I’d told him things I’d never told anyone before. Things I hadn’t even conceptualized. But he’d shared nothing of himself, because that made sense. I was the one who’d reached for more. Who’d felt so alone that he’d seemed like a friend.

I had no reason to feel betrayed, but I did.

I looked down at my hands, the calluses on the tips of my fingers. Part of my thumbnail was turning black. I’d smashed it the other day trying to get the damn engine on the mower to work. But this…this thing/not-thing between us. It hurt worse.

“Is Ben okay?” I whispered. “Will you at least tell me that much?”

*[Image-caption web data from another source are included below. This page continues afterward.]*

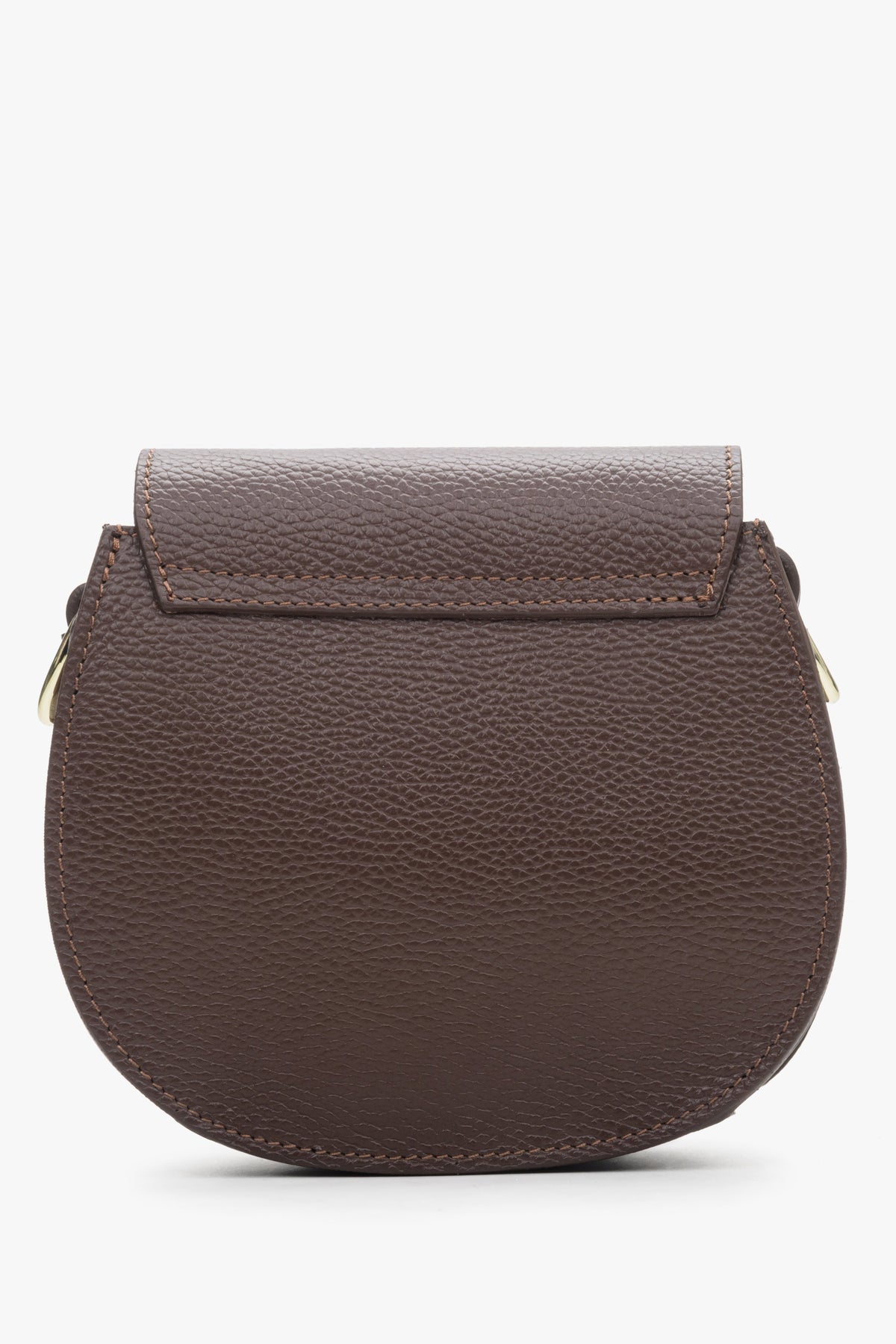 Handmade in Italy women's saddle brown leather bag.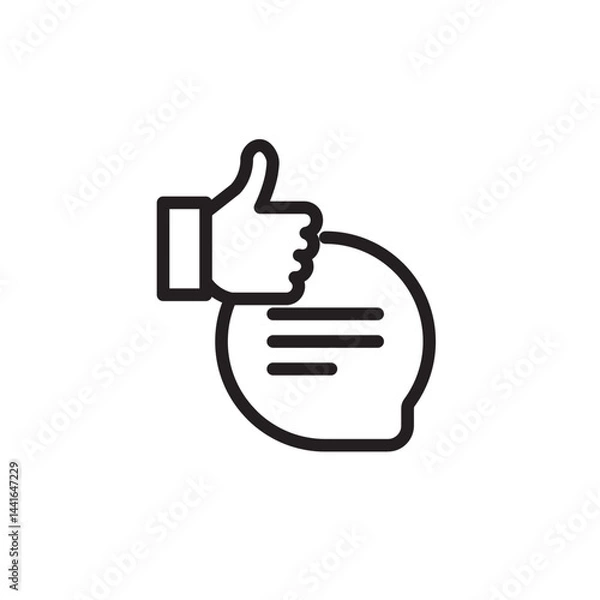 Obraz thumb up symbol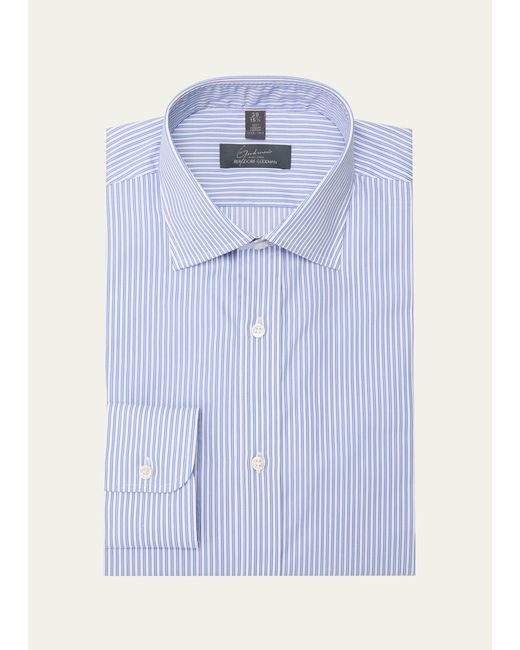 Bergdorf Goodman Cotton Multi-Stripe Dress Shirt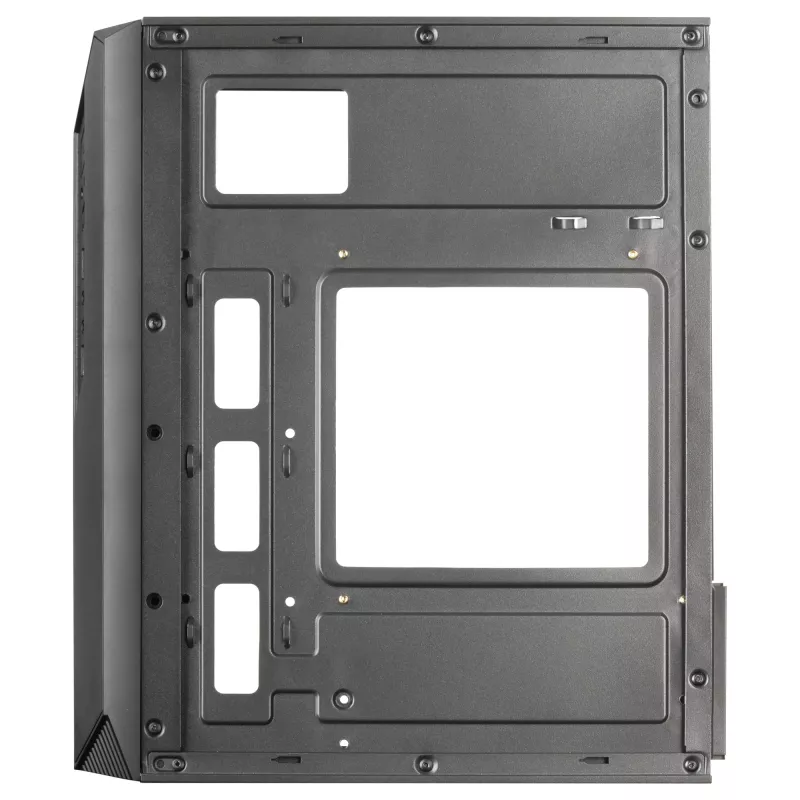 Mars Gaming MC-S1 Black kompiuterio korpusas Micro-ATX ARGB apšvietimas 12 režimų FRGB ventiliatorius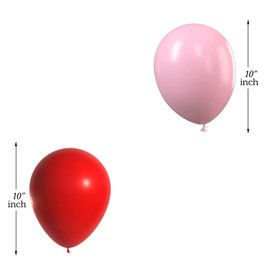 Birthday Balloons 10 Inch Pink and Red Party Balloons For Girls Women Birthday Party Supplies Wedding Engagement Baby Shower Anniversary Bridal Shower Decoration 30 Pack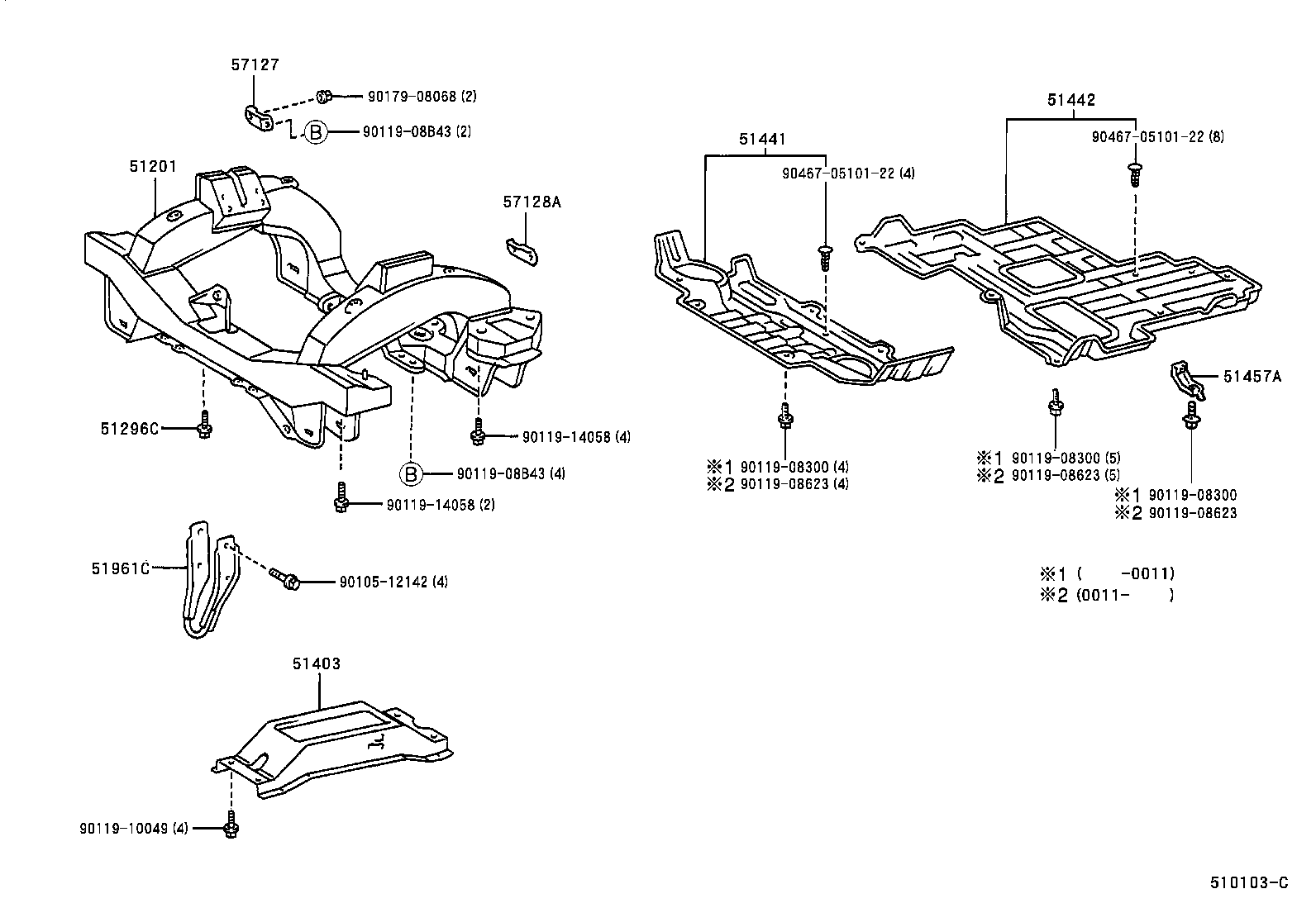 Suspension Crossmember & Under Cover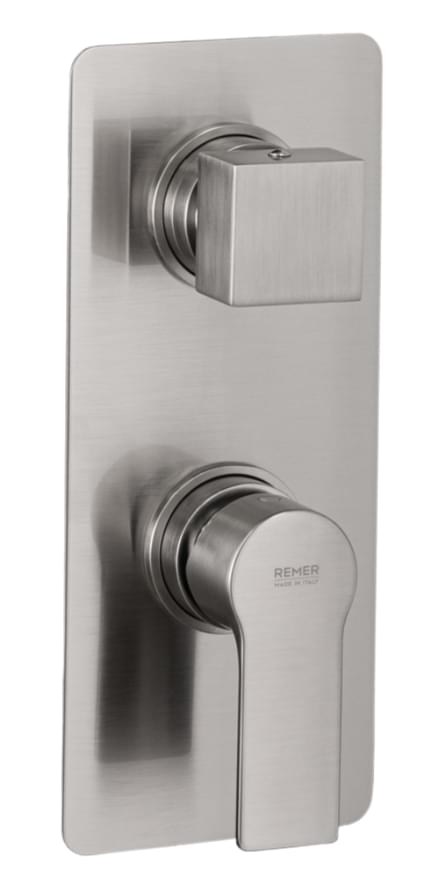 Плитка Remer Energy Смеситель для душа ENERGY никель брашированный  поверхность брашированная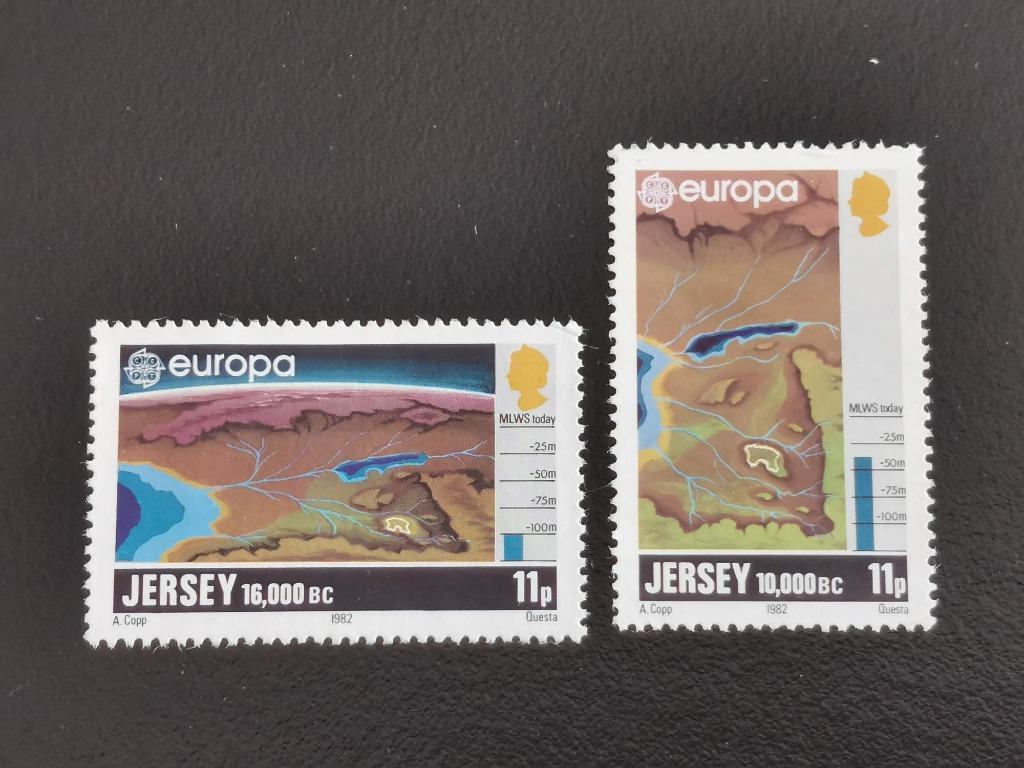 Jersey 1982 - Europa CEPT - landkaarten **, Ophalen of Verzenden, Postfris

“Probably; he usually is.”

“Who is Max?”

“A dangerous guy. A…very dangerous guy.”

“You know a lot of dangerous guys.”

Something hard slipped over his face. Something…scary. And I stiffened. An old instinct braced me.

“You should go back to your room, Layla,” he said, sitting back down on the stool, rolling belly up to the bench. I was being dismissed and frankly, he was probably right. But I was pretty done with being bossed tonight.

“I’m not going to do that, Dylan. You don’t have to tell me anything about yourself, but I deserve to know what is happening at the trailer park.” My home.

He spun back out and his eyes, full of hot knowledge, touched me. My shoulders, my stomach. My bruised knees. My breasts.

For a second I thought he was trying to scare me away. With sex. Like he was threatening me. If I stayed, he’d what? Fuck the hell out of me?

Stupid man.

That was not going to scare me away.